一方、経営承継とは、会社「経営」者の立場を承継させ、次世代に会社を運営させることです。こちらについては、財産承継以上に難しいと前回お話ししました。代表の交代は、経営者が会社から退くという重要な判断です。しっかりと準備をして進めなければ、会社の存続そのものに関わる問題になります。そのため、後継者の育成が大きな課題であるという点についても、前回触れさせていただきました。
事業承継の本質を考える
「財産を承継する」とはどういうことでしょうか。財産を承継するとは、主に自社株を承継することだとお伝えしました。この自社株を後継者に渡していかなければいけない、ということです。
後継者、つまり自分の子どもに対して「お金を払って株を買ってください」ということは通常しないでしょうから、タダであげるというイメージです。タダであげるという概念は、大きく分けて2つあります。自分が生きてる時にあげるケースと、自分が亡くなった後にあげるケースです。

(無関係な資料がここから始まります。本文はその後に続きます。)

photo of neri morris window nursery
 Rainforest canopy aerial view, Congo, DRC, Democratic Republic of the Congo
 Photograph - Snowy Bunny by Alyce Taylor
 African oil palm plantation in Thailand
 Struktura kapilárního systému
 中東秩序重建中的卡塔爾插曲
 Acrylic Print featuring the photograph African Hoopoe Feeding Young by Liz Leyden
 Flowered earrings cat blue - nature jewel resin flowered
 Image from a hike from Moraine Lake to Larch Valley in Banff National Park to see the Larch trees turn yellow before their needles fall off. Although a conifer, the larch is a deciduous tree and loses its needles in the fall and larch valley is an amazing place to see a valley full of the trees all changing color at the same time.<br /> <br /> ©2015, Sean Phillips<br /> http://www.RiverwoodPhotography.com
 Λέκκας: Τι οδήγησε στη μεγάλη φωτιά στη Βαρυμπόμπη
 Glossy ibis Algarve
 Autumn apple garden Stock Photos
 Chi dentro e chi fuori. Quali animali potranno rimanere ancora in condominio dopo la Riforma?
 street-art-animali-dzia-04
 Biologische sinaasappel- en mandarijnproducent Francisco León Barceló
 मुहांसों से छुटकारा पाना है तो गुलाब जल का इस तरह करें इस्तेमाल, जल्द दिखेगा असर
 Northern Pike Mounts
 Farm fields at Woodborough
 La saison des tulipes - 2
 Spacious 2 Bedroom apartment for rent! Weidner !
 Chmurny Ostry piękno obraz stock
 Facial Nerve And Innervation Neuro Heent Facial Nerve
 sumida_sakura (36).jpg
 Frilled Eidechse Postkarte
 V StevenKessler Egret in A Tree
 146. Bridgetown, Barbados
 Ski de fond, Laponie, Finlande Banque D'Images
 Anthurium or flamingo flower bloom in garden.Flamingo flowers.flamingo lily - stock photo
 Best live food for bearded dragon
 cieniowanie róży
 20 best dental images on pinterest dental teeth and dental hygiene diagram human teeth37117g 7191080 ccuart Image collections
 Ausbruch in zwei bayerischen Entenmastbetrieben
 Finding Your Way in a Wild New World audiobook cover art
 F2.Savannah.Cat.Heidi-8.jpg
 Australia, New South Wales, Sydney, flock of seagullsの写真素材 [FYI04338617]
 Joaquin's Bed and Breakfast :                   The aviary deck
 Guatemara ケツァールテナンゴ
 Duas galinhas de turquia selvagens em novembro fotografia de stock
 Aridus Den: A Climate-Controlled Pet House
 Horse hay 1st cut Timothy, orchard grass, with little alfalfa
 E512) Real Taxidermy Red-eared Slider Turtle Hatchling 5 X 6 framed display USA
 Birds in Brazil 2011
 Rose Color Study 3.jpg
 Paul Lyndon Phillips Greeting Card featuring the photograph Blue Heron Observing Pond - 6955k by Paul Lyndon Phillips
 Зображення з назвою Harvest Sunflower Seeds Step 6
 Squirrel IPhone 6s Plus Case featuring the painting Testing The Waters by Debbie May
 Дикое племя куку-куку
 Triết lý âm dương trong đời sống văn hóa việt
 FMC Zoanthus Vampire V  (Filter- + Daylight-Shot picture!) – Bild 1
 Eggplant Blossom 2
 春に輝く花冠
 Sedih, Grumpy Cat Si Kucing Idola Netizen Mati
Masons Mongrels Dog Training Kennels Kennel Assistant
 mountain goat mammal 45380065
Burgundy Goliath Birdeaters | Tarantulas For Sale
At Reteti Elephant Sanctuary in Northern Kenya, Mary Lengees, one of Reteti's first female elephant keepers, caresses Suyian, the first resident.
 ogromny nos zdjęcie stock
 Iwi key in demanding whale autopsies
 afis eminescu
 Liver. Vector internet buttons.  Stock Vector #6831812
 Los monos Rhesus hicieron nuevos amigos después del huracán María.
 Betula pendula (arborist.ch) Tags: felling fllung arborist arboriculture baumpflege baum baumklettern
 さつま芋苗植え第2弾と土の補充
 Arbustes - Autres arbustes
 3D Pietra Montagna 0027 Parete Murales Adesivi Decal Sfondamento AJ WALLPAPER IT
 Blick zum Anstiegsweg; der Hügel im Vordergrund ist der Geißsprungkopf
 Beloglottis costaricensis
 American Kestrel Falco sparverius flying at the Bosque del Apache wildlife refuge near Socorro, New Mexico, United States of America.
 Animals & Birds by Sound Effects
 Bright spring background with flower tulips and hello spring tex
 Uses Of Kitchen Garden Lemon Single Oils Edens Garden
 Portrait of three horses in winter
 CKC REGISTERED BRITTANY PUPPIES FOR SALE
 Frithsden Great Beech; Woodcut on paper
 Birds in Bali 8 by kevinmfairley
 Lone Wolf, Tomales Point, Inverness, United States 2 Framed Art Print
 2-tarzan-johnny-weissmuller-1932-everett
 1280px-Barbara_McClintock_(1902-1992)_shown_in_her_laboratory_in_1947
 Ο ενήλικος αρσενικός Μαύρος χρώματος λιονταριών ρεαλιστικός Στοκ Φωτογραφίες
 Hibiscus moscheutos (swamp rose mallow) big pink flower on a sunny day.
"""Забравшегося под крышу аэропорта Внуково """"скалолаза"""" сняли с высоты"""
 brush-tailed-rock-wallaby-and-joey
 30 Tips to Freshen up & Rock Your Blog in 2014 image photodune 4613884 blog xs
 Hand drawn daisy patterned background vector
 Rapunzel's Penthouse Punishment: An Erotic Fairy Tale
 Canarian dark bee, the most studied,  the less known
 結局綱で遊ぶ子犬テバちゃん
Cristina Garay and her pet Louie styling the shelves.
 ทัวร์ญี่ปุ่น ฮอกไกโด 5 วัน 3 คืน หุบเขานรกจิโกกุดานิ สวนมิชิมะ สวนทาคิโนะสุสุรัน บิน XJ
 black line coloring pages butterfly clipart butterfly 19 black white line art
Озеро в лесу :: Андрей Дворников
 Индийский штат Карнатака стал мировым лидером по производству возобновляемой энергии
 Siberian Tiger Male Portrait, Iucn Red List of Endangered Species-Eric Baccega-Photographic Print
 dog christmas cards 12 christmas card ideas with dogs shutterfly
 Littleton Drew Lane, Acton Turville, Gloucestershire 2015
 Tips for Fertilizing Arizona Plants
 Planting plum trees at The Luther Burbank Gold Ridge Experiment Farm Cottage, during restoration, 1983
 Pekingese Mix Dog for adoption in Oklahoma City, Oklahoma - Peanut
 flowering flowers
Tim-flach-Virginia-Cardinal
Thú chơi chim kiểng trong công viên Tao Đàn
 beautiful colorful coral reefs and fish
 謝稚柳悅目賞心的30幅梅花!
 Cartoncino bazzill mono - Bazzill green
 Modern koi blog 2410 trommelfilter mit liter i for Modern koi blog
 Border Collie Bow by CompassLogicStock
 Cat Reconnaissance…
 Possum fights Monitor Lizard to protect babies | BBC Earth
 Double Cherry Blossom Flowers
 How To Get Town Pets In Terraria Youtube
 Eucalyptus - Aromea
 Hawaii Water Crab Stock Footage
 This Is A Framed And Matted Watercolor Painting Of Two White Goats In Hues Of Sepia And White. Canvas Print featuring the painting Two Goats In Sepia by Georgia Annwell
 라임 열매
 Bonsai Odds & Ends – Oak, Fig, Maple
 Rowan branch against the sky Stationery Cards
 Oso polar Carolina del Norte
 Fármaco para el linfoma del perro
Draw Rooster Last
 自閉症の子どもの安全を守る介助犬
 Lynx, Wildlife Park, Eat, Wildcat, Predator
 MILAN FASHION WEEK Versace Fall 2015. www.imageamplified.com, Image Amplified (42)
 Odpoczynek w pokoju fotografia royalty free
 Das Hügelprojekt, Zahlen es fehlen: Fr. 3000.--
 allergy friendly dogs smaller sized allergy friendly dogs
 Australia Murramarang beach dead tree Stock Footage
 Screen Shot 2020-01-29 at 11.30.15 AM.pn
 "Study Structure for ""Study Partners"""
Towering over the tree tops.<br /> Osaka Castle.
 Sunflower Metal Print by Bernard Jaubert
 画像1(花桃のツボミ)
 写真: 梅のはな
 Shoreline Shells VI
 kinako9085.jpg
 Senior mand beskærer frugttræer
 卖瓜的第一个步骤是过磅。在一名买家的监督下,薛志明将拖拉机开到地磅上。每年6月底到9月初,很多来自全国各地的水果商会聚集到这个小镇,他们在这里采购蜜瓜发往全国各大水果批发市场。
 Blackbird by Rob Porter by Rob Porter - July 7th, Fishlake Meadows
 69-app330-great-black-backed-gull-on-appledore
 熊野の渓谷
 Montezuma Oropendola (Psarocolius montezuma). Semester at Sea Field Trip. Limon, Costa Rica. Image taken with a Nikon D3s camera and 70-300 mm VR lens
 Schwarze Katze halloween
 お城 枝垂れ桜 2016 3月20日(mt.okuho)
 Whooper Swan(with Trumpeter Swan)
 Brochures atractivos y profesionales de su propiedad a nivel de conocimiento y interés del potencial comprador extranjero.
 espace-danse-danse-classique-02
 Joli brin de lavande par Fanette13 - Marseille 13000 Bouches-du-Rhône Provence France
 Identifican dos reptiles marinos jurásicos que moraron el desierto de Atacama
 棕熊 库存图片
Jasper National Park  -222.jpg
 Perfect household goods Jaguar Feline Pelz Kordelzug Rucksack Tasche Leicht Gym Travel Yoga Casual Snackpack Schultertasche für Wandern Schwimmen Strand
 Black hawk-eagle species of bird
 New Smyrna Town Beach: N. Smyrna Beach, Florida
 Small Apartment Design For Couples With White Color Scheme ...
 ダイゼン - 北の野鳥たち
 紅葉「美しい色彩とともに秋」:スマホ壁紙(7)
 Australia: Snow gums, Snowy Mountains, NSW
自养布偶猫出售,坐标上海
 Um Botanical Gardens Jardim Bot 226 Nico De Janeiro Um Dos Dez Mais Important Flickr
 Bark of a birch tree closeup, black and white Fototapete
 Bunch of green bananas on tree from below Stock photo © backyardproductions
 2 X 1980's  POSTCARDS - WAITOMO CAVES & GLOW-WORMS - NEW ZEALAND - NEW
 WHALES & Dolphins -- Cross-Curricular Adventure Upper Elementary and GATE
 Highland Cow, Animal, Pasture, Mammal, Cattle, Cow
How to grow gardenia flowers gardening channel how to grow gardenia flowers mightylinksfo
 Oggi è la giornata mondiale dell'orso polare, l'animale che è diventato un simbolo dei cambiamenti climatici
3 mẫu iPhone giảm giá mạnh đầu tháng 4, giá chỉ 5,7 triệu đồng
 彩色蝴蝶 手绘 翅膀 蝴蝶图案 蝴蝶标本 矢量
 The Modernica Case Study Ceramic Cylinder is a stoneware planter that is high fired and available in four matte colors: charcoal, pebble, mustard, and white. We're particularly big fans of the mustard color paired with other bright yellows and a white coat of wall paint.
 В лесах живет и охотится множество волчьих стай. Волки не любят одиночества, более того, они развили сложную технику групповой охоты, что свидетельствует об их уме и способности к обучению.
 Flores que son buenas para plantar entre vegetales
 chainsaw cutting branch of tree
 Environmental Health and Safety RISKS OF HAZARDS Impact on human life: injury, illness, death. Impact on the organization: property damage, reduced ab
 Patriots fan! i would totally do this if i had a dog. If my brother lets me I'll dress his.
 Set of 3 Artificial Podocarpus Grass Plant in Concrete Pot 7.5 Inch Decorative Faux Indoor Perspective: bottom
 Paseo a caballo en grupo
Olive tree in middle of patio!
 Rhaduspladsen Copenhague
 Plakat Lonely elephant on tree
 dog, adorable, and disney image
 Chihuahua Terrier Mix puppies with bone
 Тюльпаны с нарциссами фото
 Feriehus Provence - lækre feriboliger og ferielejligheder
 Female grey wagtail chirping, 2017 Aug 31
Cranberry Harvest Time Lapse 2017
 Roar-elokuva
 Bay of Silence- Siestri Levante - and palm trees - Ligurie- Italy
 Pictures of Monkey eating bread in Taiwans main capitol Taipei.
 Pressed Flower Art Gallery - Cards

生前にあげるというのは、いわゆる贈与のことです。皆さんもご存知かもしれませんが、「あげるよ」という意思表示と「もらうよ」という意思表示が合致して、贈与というものが成立します。「贈与契約」と呼ばれ、民法549条に定められています。この贈与契約を交わすことによって、タダであげることが可能になります。
タダであげるという話についてくるのが、もらった側は税金を払ってくださいという話です。つまり、後継者が長男だった場合、長男が税金を払わなければいけないということになります。
皆さんもご存知だと思いますが、年間110万円までは贈与税がかかりません。ですが、自社株の価値が高くなっている会社というのがありますよね。つまり、過去に儲け続けてきたことで内部留保が厚い会社というのは、自社株の評価も高くなってきているわけです。
こうした自社株を、年間110万円の非課税枠で贈与しようとすると、どうなるでしょうか。例えば、社長であるお父さんが1億円分の自社株を持っていたとします。この1億円相当の株を、年間110万円ずつ贈与していこうとすると、何年かかるでしょうか。
全然終わらないじゃないか、という話になります。年間110万円の非課税枠だけでは足りないので、通常はもっと多くの金額を贈与することになります。そうなると、年間110万円を超えた金額については、税金を払わなければならないというルールになっています。
本セミナーをお聞きの方の多くは金融機関にお勤めの方かと思いますので、令和6年1月1日から相続時精算課税が使いやすくなったことをご存知の方も多いかもしれません。相続時精算課税では、年間110万円の非課税枠を超えても、累計で2,500万円までの贈与が非課税になります。
もちろん、最終的には相続時に精算されることになりますが、受け取る側の立場で考えると、例えばいきなり1億円分の株を贈与されたとしたら、どうしますか?「税金なんて払えない」という状況になったら困りますよね。
「その自社株を売ればいいじゃないか」と言われることもありますが、では、いったいどこに売ればいいのでしょうか?上場会社の株ではありませんから、親の会社の株をもらっても、それは売れない株です。そんな株をもらって、どうしたらいいんですか?という話になりますよね。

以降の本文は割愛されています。